[DATA RECORDS]

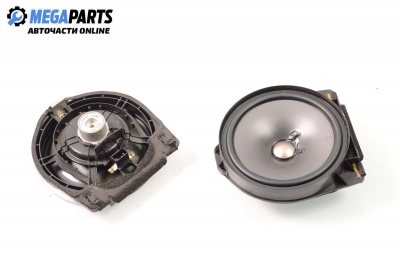 Loudspeakers for Honda Accord VII (2002-2007) 2.2, sedan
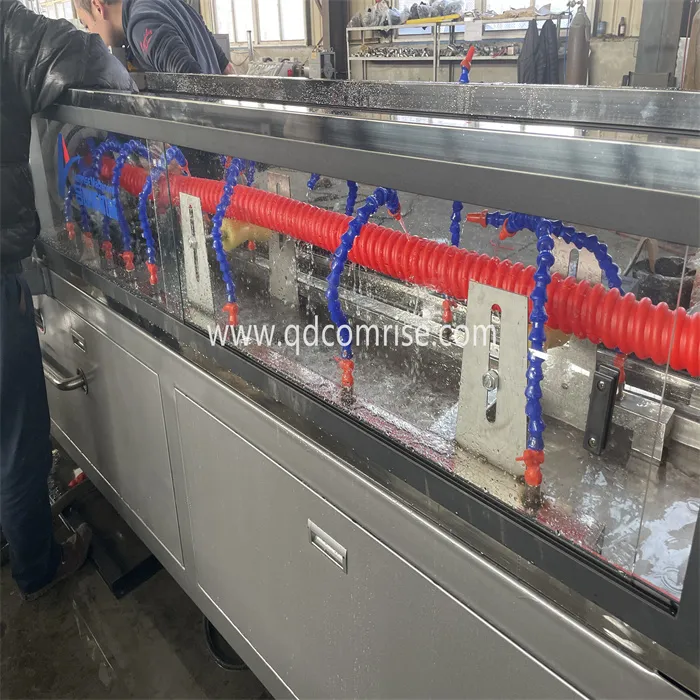Lý do phổ biến nhất cho việc tắt đột ngột của dây chuyền sản xuất ống bảo vệ truyền thông COD COB là gì?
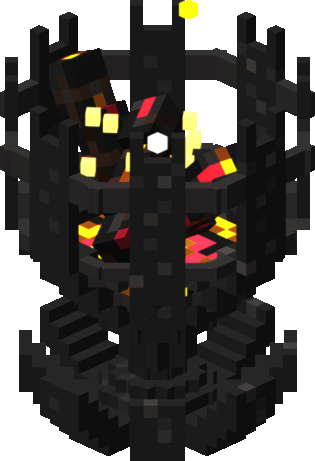 Fire decoration - Viking Braizer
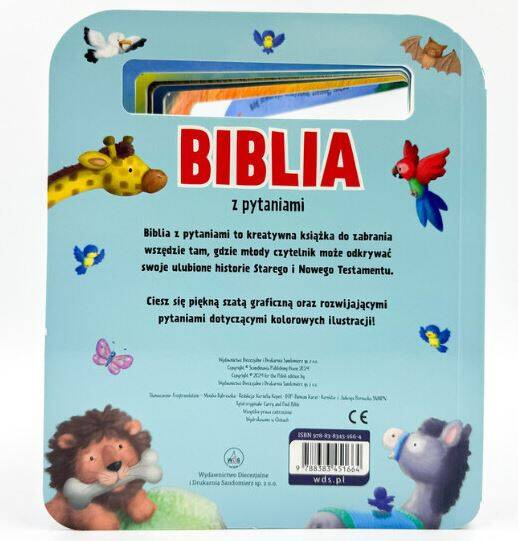 Biblia z pytaniami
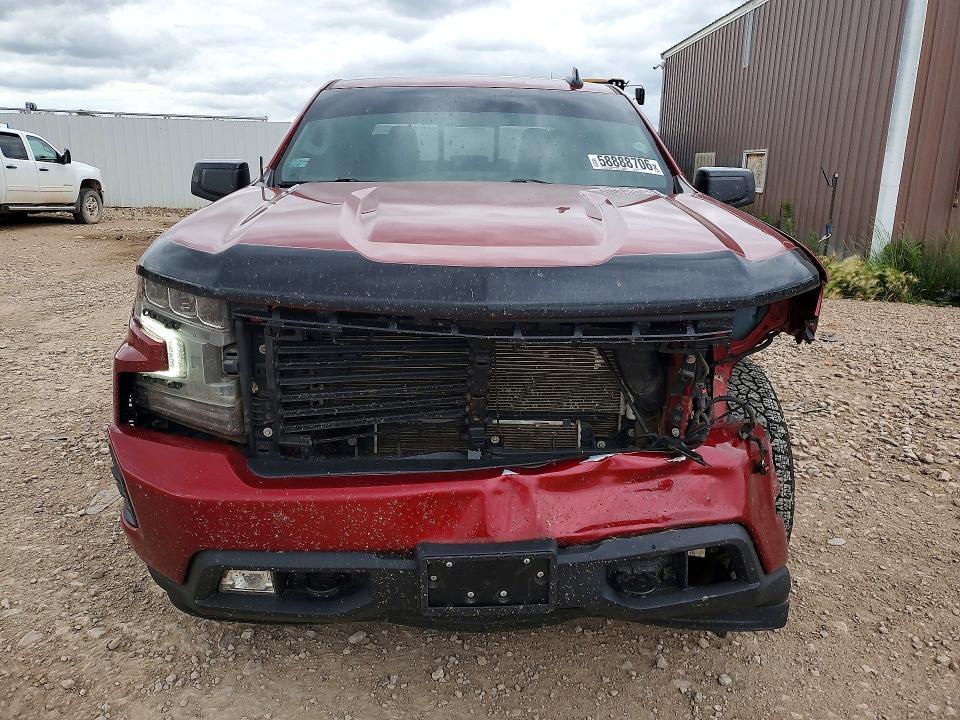 2021 Chevrolet Silverado K1500 RST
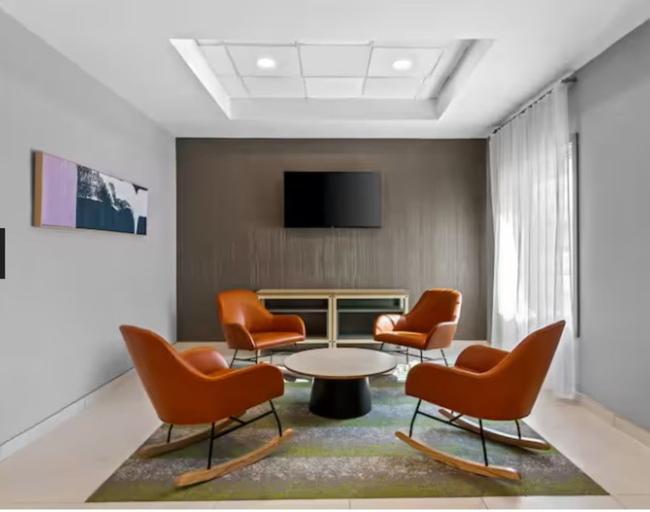 Public Area 2, Spark by Hilton Bensalem Philadelphia, Bucks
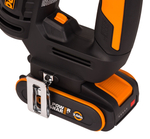 Аккумуляторный гвоздезабивной пистолет WORX WX842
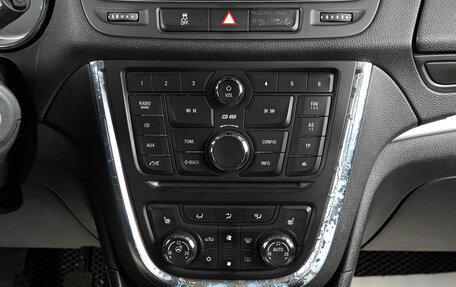 Opel Mokka I, 2013 год, 1 049 000 рублей, 17 фотография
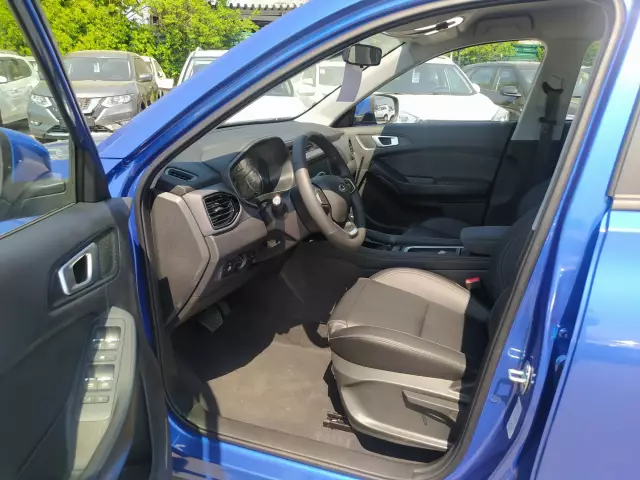 Chery Tiggo 4 2021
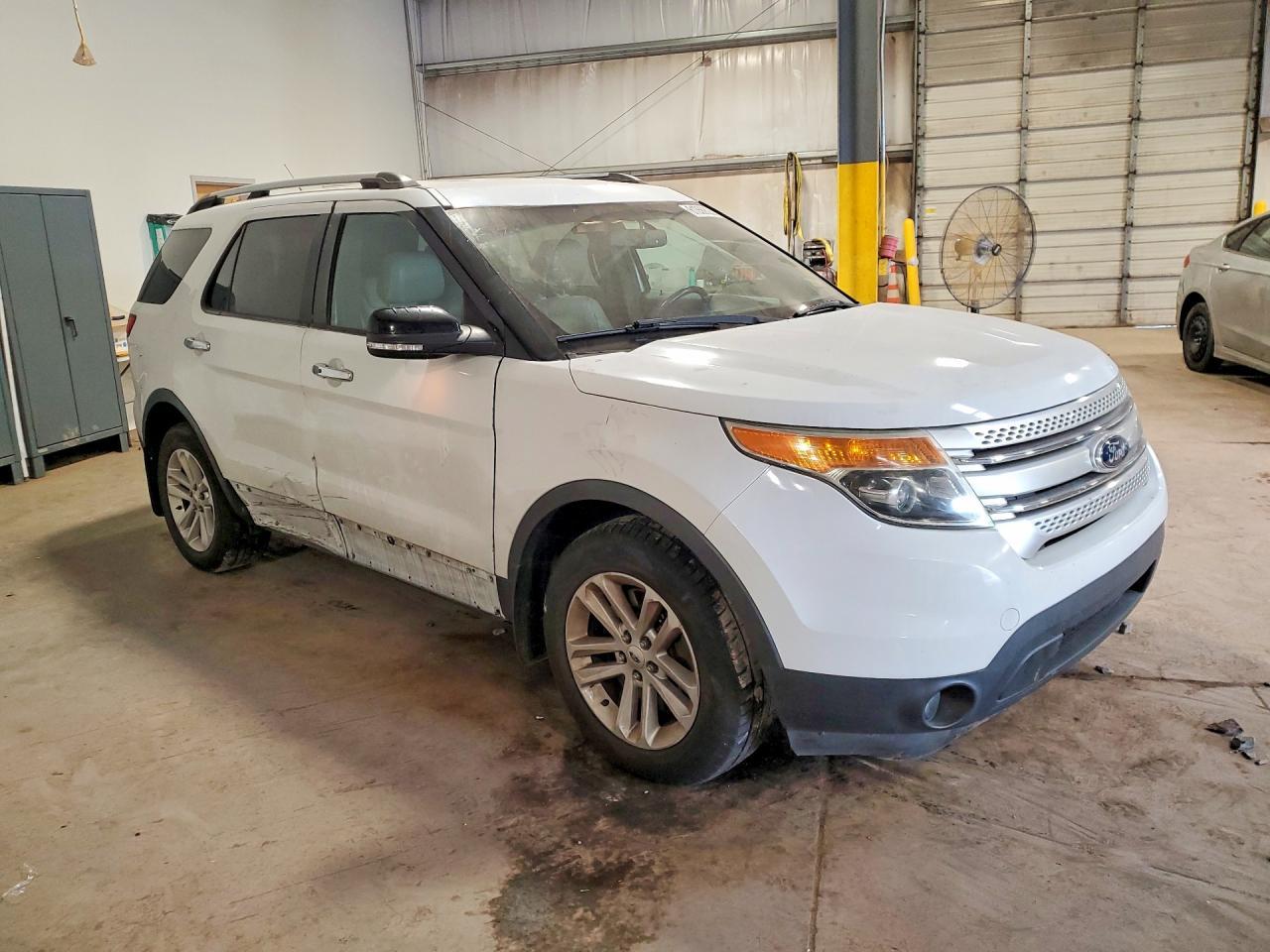 2013 Ford Explorer Xlt - Фото 4
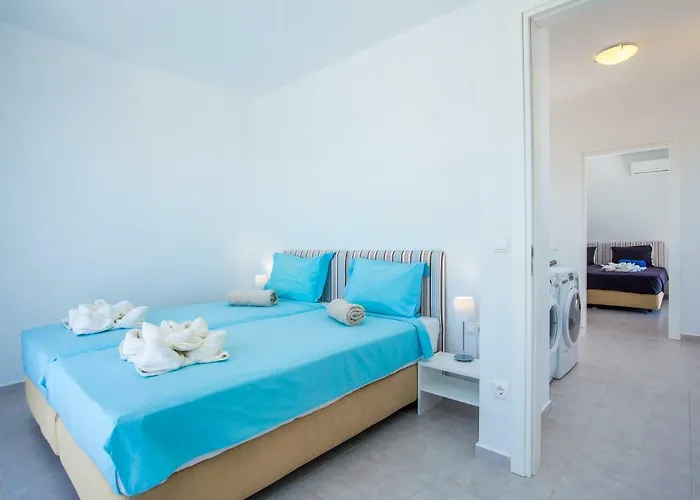 Sea View With Private Pool Horizontes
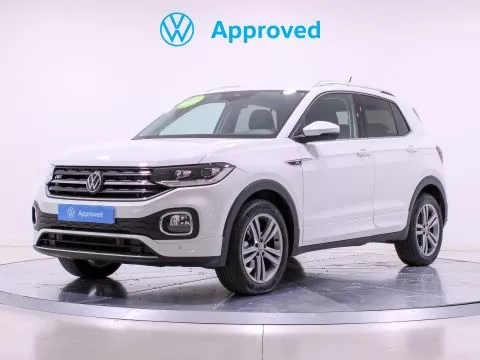 Volkswagen T-Cross Sport 1.0 TSI 81kW (110CV) DSG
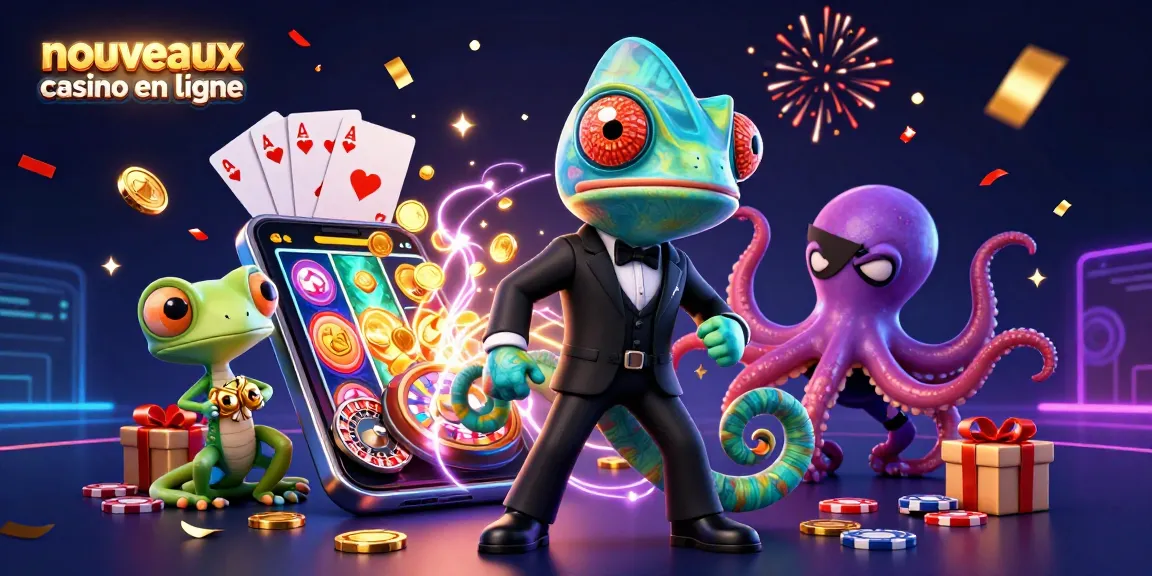 Explorez les nouveaux casinos en ligne avec des jeux immersifs et des fonctionnalités innovantes.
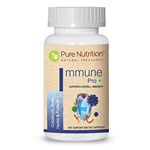 Pure Nutrition Immune Pro Capsules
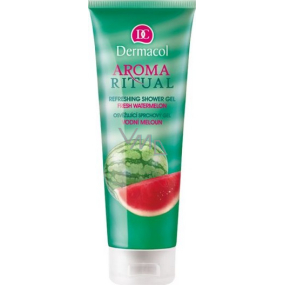 Dermacol Aroma Ritual Wassermelone Erfrischendes Duschgel 250 ml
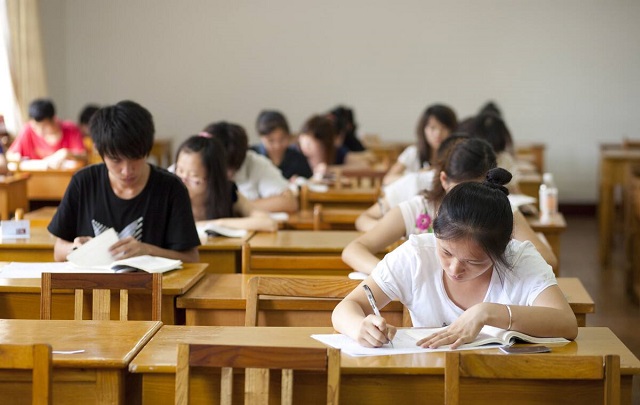 盘点那些嚣张的高考生,高考数学最嚣张考生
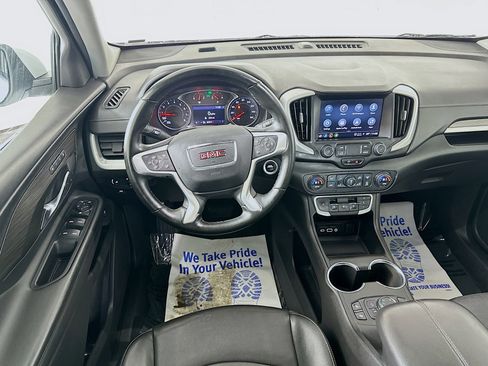 Used 2023 GMC Terrain SLT image 20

[/DATA RECORDS]

-- PROMPT --
When you reproduce the entries above, keep every word exactly and leave out each picture.

-- EXERCISE ANSWER --
 Loudspeakers for Honda Accord VII (2002-2007) 2.2, sedan
Lý do phổ biến nhất cho việc tắt đột ngột của dây chuyền sản xuất ống bảo vệ truyền thông COD COB là gì?
 Fire decoration - Viking Braizer
 Biblia z pytaniami
 2021 Chevrolet Silverado K1500 RST
 Public Area 2, Spark by Hilton Bensalem Philadelphia, Bucks
 Аккумуляторный гвоздезабивной пистолет WORX WX842
 Opel Mokka I, 2013 год, 1 049 000 рублей, 17 фотография
 Chery Tiggo 4 2021
 2013 Ford Explorer Xlt - Фото 4
 Sea View With Private Pool Horizontes
 Volkswagen T-Cross Sport 1.0 TSI 81kW (110CV) DSG
 Explorez les nouveaux casinos en ligne avec des jeux immersifs et des fonctionnalités innovantes.
 Pure Nutrition Immune Pro Capsules
 Dermacol Aroma Ritual Wassermelone Erfrischendes Duschgel 250 ml
 盘点那些嚣张的高考生,高考数学最嚣张考生
 Used 2023 GMC Terrain SLT image 20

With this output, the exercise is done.